IMPORTANT DATE IN TV HISTORY: October 28, 2009

PROGRAM ORIGINALLY AIRED ON THIS DATE: Friday Night Lights“East of Dillon” (Season 4, Episode 1) [Watch on Netflix]

WHY IT’S IMPORTANT: The five-season run of Friday Night Lights tends to cleave itself into two distinct halves in the memory. There’s the half where Coach Taylor coaches the Dillon Panthers, with stammering Matt Saracen as his QB and glistening Texan god Tim Riggins as … whatever position Riggins played when he wasn’t taking his shirt off. The second half was after Coach Taylor was punted to go coach the under-funded, no-tradition-of-winning East Dillon Lions. (The memory wants to make these two halves coincide exactly with the series’ move to DirecTV, but that happened in season 3, with one more Dillon season to go.)

The start of the fourth season of Friday Night Lights was in many ways a rebirth. Kyle Chandler and Connie Britton were still there to anchor the show, but with pretty much the entire teen cast having moved on — only Taylor Kitsch, Aimee Teegarden, and Jesse Plemons were still around as full-time cast members — the show needed new blood. The most significant of these cast additions would be Michael B. Jordan as Vince Howard, eventual East Dillon star quarterback. Though it didn’t start out that way.

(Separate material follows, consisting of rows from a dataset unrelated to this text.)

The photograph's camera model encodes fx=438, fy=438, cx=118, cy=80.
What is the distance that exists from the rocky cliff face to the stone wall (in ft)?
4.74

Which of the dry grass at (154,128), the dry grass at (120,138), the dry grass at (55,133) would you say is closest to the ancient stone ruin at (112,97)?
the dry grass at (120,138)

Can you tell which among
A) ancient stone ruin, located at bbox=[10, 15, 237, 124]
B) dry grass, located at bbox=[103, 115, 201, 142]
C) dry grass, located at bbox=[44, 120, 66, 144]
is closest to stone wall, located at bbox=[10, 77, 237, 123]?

The funny thing was that with its near-cancellation, with its banishment to DirecTV, with its rebooting of the story and rehauling of the main cast, this season was when Friday Night Lights really began to get the respect it deserved. This was the year that nabbed Kyle Chandler and Connie Britton their first Emmy nominations (Chandler would go on to win after season 5). And most importantly, the show made us care about those East Dillon Lions as much, if not moreso, than the original Dillon Panthers. As far as second acts on TV shows go, Friday Night Lights nailed theirs.